APAGear II Archives Volume 2, Number 6 July, 2000

APAGear II

Smart Dresser

Tom McGrenery

Davide - got that short scirage story you asked for. It's attached below. Not sure why the Kenema lot were so keen on keeping it away from the stores. Still, I picked this copy up off a friend in Skavara (ironic, I know). Anyway, this one's a re-translation from the French, so it might not be exactly as intended.

Enjoy.

S.K.

----- Attached File -----

SMART DRESSER
by Wilhelm Argent

The piece of cloth shimmered, iridescent under the desk light. The shift in colours was similar to that of oil in water. Pieter prodded at it with the end of his tweezers. The sloped ends scraped slightly against the fabric. Rougher than it looked. Pieter pulled the magnifier over the top, and tapped a button on its side a few times to increase the magnification. It was on the blink again, taking several seconds to improve the resolution.

Pieter took a sharp intake of breath.

A sharp banging noise behind him reminded Pieter that he had company. Swivelling his chair around, he saw his friend Oleg, who appeared to be attacking the drinks machine. In his dishevelled suit, tie hanging at half-mast and with a stained mug in his hand, Oleg cut a figure not entirely unlike a cawfee-addicted executive on lunch break.

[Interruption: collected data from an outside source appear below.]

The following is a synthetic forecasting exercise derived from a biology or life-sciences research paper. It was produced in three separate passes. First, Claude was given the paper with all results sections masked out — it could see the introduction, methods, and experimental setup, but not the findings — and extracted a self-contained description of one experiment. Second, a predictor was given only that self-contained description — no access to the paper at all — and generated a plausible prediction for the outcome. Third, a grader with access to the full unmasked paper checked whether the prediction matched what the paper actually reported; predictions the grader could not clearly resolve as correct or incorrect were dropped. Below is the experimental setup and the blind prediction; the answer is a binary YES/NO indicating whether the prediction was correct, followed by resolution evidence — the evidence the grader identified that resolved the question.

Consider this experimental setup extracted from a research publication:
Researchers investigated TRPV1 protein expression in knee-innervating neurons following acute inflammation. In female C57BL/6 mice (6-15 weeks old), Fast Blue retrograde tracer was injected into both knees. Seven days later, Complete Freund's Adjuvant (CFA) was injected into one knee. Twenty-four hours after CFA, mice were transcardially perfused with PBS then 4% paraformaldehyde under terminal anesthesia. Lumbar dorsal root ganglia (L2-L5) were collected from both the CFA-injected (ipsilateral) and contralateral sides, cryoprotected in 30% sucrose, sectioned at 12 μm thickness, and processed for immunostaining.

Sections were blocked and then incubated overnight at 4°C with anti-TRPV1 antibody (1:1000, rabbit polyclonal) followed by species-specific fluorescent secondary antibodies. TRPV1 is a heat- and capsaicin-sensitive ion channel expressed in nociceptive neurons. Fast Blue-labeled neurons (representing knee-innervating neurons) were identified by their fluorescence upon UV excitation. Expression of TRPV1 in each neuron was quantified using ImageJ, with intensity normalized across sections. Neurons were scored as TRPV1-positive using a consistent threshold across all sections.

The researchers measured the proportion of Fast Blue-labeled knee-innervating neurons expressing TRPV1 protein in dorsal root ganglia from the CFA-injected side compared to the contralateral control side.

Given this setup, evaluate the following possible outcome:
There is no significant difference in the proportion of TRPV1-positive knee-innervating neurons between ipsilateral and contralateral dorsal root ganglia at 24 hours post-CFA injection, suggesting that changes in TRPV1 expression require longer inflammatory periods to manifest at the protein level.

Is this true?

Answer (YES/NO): NO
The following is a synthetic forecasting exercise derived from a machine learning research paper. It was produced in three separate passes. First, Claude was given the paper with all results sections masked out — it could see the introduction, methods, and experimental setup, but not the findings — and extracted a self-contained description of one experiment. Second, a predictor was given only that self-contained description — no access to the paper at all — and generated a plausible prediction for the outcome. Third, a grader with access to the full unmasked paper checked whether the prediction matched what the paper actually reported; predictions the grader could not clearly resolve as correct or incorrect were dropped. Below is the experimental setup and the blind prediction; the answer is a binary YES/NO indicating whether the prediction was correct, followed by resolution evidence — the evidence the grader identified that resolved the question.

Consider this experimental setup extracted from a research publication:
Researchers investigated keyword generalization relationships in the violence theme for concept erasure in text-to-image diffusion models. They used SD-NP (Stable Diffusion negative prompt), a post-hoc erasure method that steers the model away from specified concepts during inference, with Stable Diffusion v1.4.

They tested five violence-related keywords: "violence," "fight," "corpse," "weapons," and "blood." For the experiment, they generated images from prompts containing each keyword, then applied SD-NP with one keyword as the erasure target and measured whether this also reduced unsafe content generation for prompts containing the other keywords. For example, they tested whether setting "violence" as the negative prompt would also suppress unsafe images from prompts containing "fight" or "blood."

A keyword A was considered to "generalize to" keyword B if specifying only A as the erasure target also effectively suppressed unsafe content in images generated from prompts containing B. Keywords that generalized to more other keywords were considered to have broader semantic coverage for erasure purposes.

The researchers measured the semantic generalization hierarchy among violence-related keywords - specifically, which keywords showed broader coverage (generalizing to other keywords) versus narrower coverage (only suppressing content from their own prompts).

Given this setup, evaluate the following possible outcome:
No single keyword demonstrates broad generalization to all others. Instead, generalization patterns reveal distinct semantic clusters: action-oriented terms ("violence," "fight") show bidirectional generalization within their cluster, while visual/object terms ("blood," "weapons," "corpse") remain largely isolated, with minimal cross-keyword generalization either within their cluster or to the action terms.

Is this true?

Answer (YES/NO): NO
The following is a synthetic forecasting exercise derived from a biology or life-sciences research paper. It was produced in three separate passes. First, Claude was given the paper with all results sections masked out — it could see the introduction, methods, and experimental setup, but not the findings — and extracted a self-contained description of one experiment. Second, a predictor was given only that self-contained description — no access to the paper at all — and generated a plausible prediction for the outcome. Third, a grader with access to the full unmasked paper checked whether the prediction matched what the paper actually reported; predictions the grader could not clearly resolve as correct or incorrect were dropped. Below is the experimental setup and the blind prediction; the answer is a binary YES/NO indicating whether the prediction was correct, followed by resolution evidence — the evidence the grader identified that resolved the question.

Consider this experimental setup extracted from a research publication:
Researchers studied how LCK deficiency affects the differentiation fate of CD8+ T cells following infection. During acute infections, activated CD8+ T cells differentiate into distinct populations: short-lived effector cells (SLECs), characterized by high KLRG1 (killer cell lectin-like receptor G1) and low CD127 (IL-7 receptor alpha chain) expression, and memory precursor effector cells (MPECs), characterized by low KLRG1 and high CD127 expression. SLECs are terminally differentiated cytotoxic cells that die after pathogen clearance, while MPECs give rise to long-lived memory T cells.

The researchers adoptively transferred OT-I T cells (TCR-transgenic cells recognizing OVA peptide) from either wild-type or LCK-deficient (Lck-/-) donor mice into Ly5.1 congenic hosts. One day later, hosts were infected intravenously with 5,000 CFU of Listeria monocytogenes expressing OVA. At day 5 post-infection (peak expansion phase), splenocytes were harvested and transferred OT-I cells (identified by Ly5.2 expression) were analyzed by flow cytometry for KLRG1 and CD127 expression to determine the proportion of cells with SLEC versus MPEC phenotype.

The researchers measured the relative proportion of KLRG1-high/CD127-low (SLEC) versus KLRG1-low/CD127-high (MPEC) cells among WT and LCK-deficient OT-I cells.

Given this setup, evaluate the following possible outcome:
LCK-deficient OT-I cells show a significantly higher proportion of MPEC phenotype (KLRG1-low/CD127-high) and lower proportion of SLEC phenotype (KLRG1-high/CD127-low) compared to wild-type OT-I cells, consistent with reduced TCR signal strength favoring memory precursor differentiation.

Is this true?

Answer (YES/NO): NO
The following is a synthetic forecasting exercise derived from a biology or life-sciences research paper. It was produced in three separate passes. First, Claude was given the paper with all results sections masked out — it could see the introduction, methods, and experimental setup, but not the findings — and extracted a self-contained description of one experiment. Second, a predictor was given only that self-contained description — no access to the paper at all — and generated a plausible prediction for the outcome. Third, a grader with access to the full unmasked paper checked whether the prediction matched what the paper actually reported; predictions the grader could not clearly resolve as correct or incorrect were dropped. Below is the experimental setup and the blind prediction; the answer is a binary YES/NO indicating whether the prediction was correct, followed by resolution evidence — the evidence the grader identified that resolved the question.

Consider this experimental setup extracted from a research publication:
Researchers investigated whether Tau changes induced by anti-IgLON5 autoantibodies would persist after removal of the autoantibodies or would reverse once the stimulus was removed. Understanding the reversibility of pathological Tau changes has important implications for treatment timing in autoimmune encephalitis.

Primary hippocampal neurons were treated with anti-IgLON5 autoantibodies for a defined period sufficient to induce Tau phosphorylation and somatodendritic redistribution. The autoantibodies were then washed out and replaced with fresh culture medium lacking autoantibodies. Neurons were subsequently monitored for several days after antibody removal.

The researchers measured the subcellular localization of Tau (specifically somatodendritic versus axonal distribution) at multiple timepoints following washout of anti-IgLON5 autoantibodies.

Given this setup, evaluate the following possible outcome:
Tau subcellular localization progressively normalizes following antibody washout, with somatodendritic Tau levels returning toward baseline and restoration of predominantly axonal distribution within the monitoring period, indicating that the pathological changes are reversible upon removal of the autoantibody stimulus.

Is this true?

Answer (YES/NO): NO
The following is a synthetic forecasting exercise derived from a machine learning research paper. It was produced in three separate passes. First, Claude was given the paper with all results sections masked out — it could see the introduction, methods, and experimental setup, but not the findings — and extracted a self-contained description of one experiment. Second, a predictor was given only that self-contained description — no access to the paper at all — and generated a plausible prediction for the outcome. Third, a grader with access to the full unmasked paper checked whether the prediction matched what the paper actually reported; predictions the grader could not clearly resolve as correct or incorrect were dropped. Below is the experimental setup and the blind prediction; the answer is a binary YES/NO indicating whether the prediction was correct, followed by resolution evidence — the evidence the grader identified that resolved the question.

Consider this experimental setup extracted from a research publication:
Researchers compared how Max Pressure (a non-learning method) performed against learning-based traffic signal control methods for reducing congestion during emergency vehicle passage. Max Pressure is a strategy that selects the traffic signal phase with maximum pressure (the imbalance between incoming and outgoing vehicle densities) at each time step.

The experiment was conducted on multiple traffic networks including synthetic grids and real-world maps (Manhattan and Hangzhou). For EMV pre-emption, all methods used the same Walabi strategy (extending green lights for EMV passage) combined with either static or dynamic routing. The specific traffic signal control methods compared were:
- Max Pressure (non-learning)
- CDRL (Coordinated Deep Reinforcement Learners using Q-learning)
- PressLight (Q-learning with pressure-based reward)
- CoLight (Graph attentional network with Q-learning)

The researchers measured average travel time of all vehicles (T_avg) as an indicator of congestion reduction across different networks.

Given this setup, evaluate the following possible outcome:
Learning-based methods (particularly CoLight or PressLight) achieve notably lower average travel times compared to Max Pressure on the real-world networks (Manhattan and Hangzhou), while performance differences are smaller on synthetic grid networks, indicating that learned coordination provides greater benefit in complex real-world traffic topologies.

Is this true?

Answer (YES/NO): YES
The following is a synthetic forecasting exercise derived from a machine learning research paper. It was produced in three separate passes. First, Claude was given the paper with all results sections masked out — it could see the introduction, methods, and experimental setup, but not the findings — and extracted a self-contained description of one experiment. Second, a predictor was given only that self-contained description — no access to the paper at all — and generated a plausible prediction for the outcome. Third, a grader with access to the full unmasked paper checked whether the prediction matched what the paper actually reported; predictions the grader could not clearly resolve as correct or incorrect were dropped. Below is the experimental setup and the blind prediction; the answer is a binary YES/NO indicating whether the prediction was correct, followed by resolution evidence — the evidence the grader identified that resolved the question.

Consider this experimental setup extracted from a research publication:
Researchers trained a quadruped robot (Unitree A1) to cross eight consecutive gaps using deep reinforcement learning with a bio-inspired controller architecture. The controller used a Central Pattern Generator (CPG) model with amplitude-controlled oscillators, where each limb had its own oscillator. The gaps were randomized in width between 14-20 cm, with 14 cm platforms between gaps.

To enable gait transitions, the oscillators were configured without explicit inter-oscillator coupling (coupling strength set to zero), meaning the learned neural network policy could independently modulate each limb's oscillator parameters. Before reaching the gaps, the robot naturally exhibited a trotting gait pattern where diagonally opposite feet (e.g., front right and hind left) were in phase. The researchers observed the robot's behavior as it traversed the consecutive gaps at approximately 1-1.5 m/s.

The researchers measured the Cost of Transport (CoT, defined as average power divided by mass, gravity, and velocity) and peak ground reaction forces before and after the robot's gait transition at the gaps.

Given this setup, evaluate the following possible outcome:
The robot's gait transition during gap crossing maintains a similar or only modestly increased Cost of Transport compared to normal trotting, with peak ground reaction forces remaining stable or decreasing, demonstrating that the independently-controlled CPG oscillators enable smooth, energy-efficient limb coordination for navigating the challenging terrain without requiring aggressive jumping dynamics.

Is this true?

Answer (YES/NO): NO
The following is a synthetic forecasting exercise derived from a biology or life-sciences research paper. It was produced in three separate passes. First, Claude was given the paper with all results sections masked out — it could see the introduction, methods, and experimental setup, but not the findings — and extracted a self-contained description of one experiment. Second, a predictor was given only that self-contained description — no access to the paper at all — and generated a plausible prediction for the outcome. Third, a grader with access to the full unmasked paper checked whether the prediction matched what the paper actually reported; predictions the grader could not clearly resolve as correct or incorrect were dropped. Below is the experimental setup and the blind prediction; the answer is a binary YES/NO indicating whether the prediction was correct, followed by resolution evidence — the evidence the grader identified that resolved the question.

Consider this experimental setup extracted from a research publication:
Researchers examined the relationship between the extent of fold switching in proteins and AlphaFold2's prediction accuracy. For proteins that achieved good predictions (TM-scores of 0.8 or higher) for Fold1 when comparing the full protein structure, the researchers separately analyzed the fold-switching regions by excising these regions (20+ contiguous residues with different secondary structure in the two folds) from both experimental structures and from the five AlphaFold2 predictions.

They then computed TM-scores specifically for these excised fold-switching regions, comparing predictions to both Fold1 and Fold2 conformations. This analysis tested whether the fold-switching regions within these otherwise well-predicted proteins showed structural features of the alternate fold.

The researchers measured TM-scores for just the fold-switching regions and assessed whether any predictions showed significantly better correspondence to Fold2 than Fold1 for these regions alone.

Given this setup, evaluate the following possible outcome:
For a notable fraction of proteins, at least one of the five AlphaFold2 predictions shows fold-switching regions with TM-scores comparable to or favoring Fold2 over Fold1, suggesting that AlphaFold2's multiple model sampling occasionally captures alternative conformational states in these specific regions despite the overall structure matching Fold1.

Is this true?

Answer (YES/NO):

Oleg ran his fingers through his cropped blonde hair, a gesture he often made when embarrassed.

"Ah, sorry," said Oleg, sheepishly, "It's um, it's not working."

Pieter leant over and pressed the 'reset' button. Oleg coughed uncomfortably, and put his mug under the machine's spout. The drinks machine was pretty much the only luxury in Pieter's lock-up. Aside from that, the cooking unit, and the compression mattress in the corner, the whole room was piled high with equipment, manuals and assorted junk. The drinks machine, Oleg noted as he picked up his cawfee, was kept level by having one edge wedged on a copy of La Tulipe noire.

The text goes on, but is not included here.